Bruxelles pourrait voir sa sécurité énergétique fragilisée et sa compétitivité industrielle menacée par une nouvelle directive européenne sur la diligence raisonnable en matière de développement durable. Le Qatar et les États-Unis ont exprimé de vives inquiétudes, avertissant que cette législation pourrait entraîner une hausse des coûts de l’énergie et perturber les approvisionnements.
Dans une lettre ouverte adressée aux autorités européennes, les ministres de l’Énergie du Qatar, Saad bin Sherida Al Kaabi, et le secrétaire américain à l’Énergie, Chris Wright, ont mis en garde contre les conséquences potentielles de la directive CSDD (devoir de diligence en matière de développement durable). Ils craignent qu’elle ne rende le gaz naturel liquéfié (GNL) et le gaz moins abordables et moins fiables pour l’Union européenne.
Les États-Unis fournissent actuellement 45 % du GNL consommé par l’UE en 2024, tandis que le Qatar en assure 12 %. Plus tôt cette année, Doha avait déjà menacé de suspendre ses exportations de GNL vers l’Europe si Bruxelles maintenait le cap sur son programme vert.
La directive CSDD, prévue pour entrer en vigueur en 2027, permettrait aux États membres de sanctionner les entreprises jusqu’à 5 % de leur chiffre d’affaires mondial si leurs chaînes d’approvisionnement causent des dommages environnementaux ou violent les droits de l’homme. Selon l’agence de presse qatarie, le texte « compromet sérieusement la capacité de la communauté énergétique américaine, qatarie et internationale dans son ensemble à maintenir et à élargir les partenariats et les opérations au sein de l’UE ».

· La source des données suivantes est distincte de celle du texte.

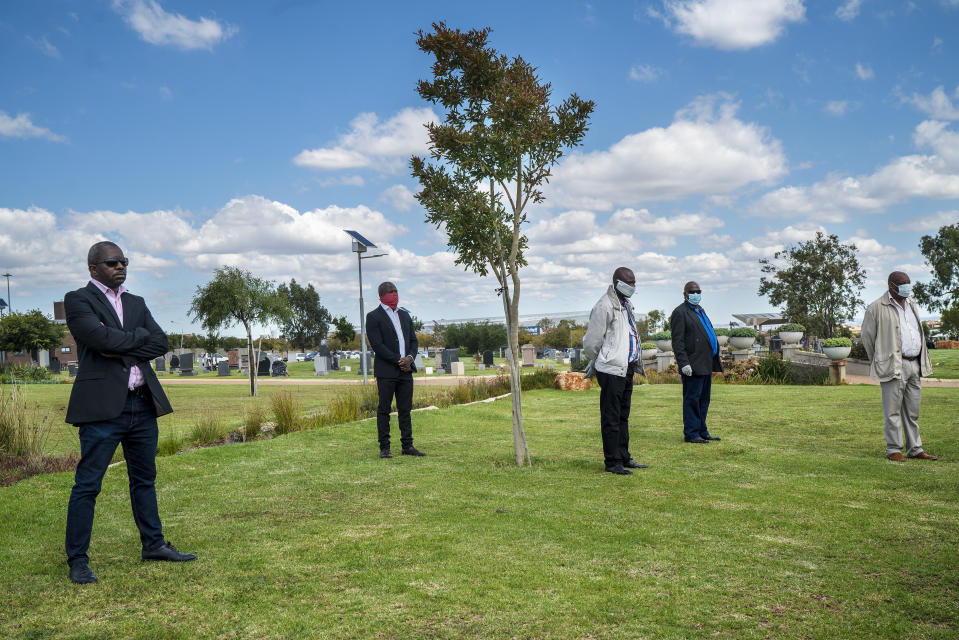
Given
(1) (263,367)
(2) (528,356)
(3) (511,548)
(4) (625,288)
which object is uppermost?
(4) (625,288)

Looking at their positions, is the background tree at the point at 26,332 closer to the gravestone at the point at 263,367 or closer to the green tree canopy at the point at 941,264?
the gravestone at the point at 263,367

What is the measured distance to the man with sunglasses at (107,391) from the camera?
407cm

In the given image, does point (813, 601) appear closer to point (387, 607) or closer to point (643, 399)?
point (387, 607)

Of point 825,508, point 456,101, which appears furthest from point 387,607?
point 456,101

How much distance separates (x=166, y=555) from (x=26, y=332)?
53.4 m

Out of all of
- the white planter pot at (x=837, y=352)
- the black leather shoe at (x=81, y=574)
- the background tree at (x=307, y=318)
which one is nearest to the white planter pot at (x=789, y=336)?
the white planter pot at (x=837, y=352)

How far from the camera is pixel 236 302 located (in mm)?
25188

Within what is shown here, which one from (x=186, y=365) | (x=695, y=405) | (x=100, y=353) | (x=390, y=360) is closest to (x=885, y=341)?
(x=695, y=405)

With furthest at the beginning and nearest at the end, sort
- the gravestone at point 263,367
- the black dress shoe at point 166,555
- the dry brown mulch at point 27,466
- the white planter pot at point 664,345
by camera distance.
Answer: the gravestone at point 263,367 → the white planter pot at point 664,345 → the dry brown mulch at point 27,466 → the black dress shoe at point 166,555

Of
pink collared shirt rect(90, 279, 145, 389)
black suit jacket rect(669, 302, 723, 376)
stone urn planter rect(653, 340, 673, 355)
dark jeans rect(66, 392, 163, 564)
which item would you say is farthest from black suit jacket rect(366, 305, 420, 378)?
stone urn planter rect(653, 340, 673, 355)

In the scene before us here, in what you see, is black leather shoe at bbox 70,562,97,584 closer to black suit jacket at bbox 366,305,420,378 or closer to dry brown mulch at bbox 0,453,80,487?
dry brown mulch at bbox 0,453,80,487

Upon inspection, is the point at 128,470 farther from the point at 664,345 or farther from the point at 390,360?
the point at 664,345

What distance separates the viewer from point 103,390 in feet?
13.5

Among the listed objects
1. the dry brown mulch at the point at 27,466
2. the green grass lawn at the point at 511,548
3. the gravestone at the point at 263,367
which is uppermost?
the gravestone at the point at 263,367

Ce débat intervient à un moment crucial, alors que l’UE cherche à réduire sa dépendance au gaz russe. Depuis le début des sanctions imposées à la Russie en 2022 suite au conflit en Ukraine, le bloc européen s’est tourné vers le GNL, principalement importé des États-Unis et du Qatar, pour compenser la perte des approvisionnements via les gazoducs, notamment Nord Stream, gravement endommagé par des explosions en 2022.
La France et l’Allemagne, les deux plus grandes économies de l’UE, se sont également exprimées contre cette proposition. Les législateurs européens doivent débattre de la directive plus tard cette semaine. Elle pourrait également mettre en péril l’accord commercial conclu en juillet dernier entre Bruxelles et l’ancien président américain Donald Trump, qui prévoit un achat de 750 milliards de dollars d’énergie américaine par l’UE d’ici 2028.
Avant le conflit en Ukraine, la Russie fournissait environ 40 % du gaz de l’UE, principalement via son réseau de gazoducs.